Stationarity Proof – How to Prove Stationarity of an AR(2) Model

Question

Consider a mean-centred AR(2) process $$X_t=\phi_1X_{t-1}+\phi_2X_{t-2}+\epsilon_t$$ where $\epsilon_t$ is the standard white noise process. Just for sake of simplicity let me call $\phi_1=b$ and $\phi_{2}=a$. Focusing on the roots of the characteristics equation I got $$z_{1,2}=\frac{-b\pm\sqrt{b^2+4a}}{2a}$$
The classical conditions in the textbooks are the following: $$\begin{cases}|a|<1 \\ a\pm b<1 \end{cases}$$
I tried to solve manually (with the help of Mathematica) the inequalities on the roots, i.e the system $$\begin{cases}|\frac{-b-\sqrt{b^2+4a}}{2a}|>1 \\ |\frac{-b+\sqrt{b^2+4a}}{2a}|>1\end{cases}$$ obtaining just $$a \pm b<1$$ Can the third condition ($|a|<1$) be recover adding the previous two solutions to each other getting $a+b+a-b<2 \Rightarrow a<1$ that through some sign considerations becomes $|a|<1$? Or am I missing a solution?

Answer 1

My guess is that the characteristic equation you are departing from is different from mine. Let me proceed in a couple of steps to see whether we agree.

Consider the equation $$ \lambda^2-\phi_1\lambda-\phi_2=0 $$

If $z$ is a root of the "standard" characteristic equation $1-\phi_1 z-\phi_2 z^2=0$ and setting $z^{-1}=\lambda$, the display obtains from rewriting the standard one as follows: \begin{eqnarray*} 1-\phi_1 z-\phi_2 z^2&=&0\\ \Rightarrow z^{-2}-\phi_1 z^{-1}-\phi_2 &=&0\\ \Rightarrow \lambda^2-\phi_1\lambda -\phi_2 &=&0 \end{eqnarray*} Hence, an alternative condition for stability of an $AR(2)$ is that all roots of the first display are inside the unit circle, $|z|>1 \Leftrightarrow |\lambda|=|z^{-1}|<1$.

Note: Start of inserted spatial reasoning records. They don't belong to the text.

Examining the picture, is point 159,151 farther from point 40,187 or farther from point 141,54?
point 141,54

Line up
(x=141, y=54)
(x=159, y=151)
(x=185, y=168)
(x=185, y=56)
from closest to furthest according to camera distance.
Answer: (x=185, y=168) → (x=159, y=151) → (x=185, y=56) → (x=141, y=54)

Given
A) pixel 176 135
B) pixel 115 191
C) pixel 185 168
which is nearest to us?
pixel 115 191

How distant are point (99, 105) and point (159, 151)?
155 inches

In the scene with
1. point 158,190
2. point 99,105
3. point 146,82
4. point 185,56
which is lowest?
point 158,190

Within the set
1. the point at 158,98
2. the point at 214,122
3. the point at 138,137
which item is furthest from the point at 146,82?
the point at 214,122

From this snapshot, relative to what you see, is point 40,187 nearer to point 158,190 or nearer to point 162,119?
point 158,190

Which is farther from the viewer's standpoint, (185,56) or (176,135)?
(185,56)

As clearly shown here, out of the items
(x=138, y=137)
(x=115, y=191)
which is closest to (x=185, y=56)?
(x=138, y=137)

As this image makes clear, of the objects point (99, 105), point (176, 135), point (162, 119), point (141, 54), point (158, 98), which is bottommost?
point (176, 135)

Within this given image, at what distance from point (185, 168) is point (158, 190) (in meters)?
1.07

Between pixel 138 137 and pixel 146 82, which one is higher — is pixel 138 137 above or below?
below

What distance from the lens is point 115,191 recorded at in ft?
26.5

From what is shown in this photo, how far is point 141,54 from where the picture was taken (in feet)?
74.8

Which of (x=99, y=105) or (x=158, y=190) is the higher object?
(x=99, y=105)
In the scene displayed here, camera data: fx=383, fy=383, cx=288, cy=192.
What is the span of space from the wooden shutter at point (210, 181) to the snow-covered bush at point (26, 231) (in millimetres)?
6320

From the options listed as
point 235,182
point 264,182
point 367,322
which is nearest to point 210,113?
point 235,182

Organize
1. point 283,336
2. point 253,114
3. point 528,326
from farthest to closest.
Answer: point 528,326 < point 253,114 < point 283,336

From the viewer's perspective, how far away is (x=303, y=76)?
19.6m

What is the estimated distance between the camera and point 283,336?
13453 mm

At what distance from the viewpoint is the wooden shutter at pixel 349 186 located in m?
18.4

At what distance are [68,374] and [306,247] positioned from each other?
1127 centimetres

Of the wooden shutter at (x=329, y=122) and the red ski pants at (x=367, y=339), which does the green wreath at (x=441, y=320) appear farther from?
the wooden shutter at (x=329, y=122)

We use this representation to derive the stationarity triangle of an $AR(2)$ process, that is that an $AR(2)$ is stable if the following three conditions are met:

1. $\phi_2<1+\phi_1$
2. $\phi_2<1-\phi_1$
3. $\phi_2>-1$

Recall that you can write the roots of the first display (if real) as $$ \lambda_{1,2}=\frac{\phi_1\pm\sqrt{\phi_1^2+4\phi_2}}{2} $$ to find the first two conditions.

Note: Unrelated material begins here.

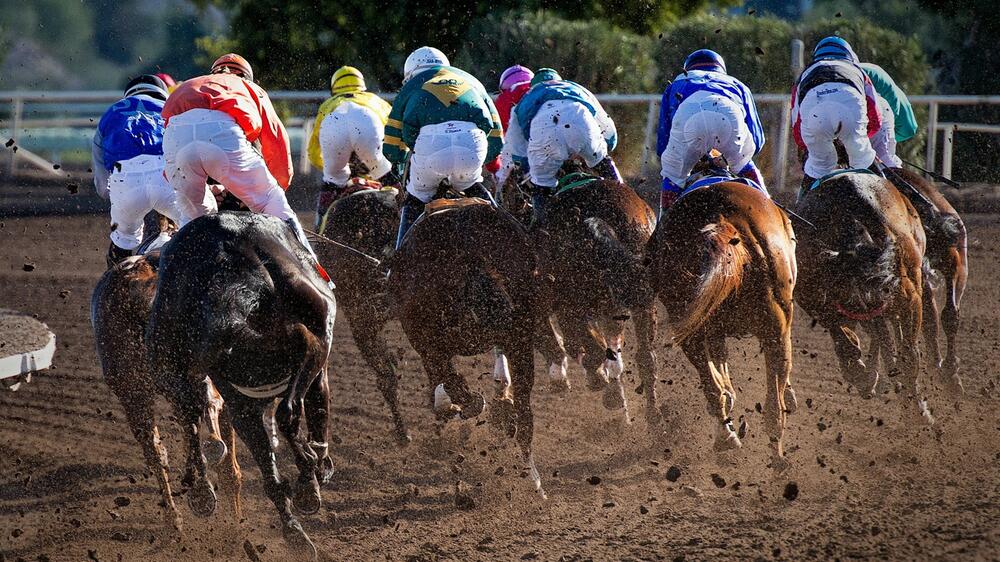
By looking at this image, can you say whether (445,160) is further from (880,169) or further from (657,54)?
(657,54)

Then, the $AR(2)$ is stationary iff $|\lambda|<1$, hence (if the $\lambda_i$ are real): \begin{eqnarray*} -1<\frac{\phi_1\pm\sqrt{\phi_1^2+4\phi_2}}{2}&<&1\\ \Rightarrow -2<\phi_1\pm\sqrt{\phi_1^2+4\phi_2}&<&2 \end{eqnarray*} The larger of the two $\lambda_i$ is bounded by $\phi_1+\sqrt{\phi_1^2+4\phi_2}<2$, or: \begin{eqnarray*} \phi_1+\sqrt{\phi_1^2+4\phi_2}&<&2\\ \Rightarrow \sqrt{\phi_1^2+4\phi_2}&<&2 - \phi_1\\ \Rightarrow \phi_1^2+4\phi_2&<&(2 - \phi_1)^2\\ \Rightarrow \phi_1^2+4\phi_2&<&4 - 4\phi_1+\phi_1^2\\ \Rightarrow \phi_2&<&1 - \phi_1 \end{eqnarray*} Analogously, we find that $\phi_2<1 + \phi_1$.

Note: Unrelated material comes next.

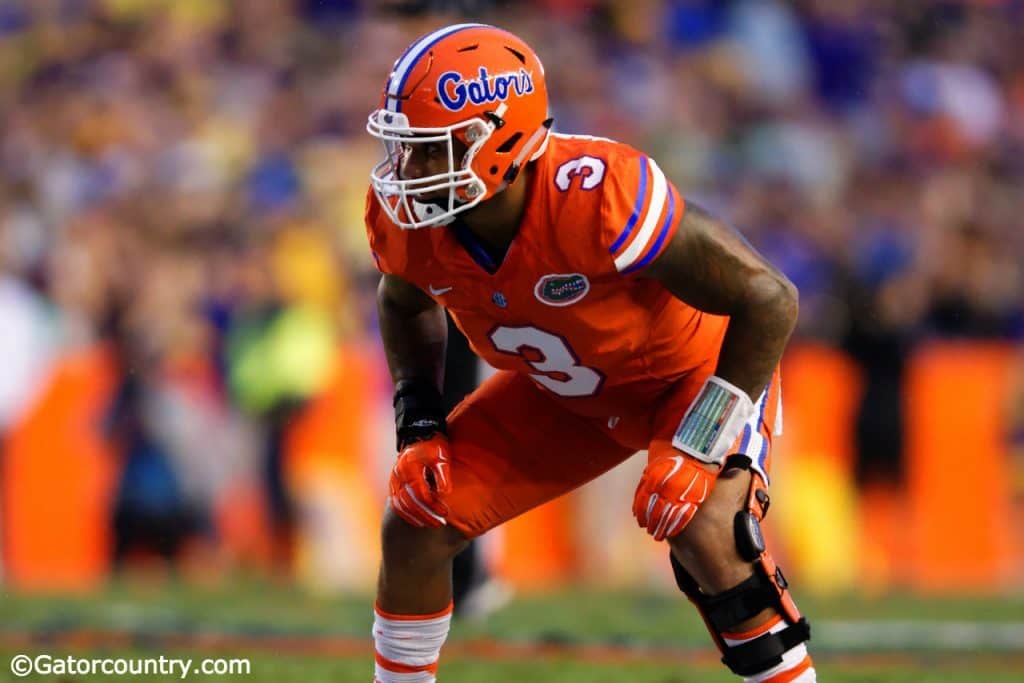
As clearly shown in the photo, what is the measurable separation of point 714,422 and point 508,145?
0.84 meters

If $\lambda_i$ is complex, then $\phi_1^2<-4\phi_2$ and so $$\lambda_{1,2} = \phi_1/2\pm i\sqrt{-(\phi_1^2+4\phi_2)}/2.$$ The squared modulus of a complex number is the square of the real plus the square of the imaginary part. Hence, $$ \lambda^2 = (\phi_1/2)^2 + \left(\sqrt{-(\phi_1^2+4\phi_2)}/2\right)^2 = \phi_1^2/4-(\phi_1^2+4\phi_2)/4 = -\phi_2. $$ This is stable if $|\lambda|<1$, hence if $-\phi_2<1$ or $\phi_2>-1$, as was to be shown. (The restriction $\phi_2<1$ resulting from $\phi_2^2<1$ is redundant in view of $\phi_2<1+\phi_1$ and $\phi_2<1-\phi_1$.)

Plotting the stationarity triangle, also indicating the line that separates complex from real roots, we get

Produced in R using

phi1 <- seq(from = -2.5, to = 2.5, length = 51) 
plot(phi1,1+phi1,lty="dashed",type="l",xlab="",ylab="",cex.axis=.8,ylim=c(-1.5,1.5))
abline(a = -1, b = 0, lty="dashed")
abline(a = 1, b = -1, lty="dashed")
title(ylab=expression(phi[2]),xlab=expression(phi[1]),cex.lab=.8)
polygon(x = phi1[6:46], y = 1-abs(phi1[6:46]), col="gray")
lines(phi1,-phi1^2/4)
text(0,-.5,expression(phi[2]<phi[1]^2/4),cex=.7)
text(1.2,.5,expression(phi[2]>1-phi[1]),cex=.7)
text(-1.75,.5,expression(phi[2]>1+phi[1]),cex=.7)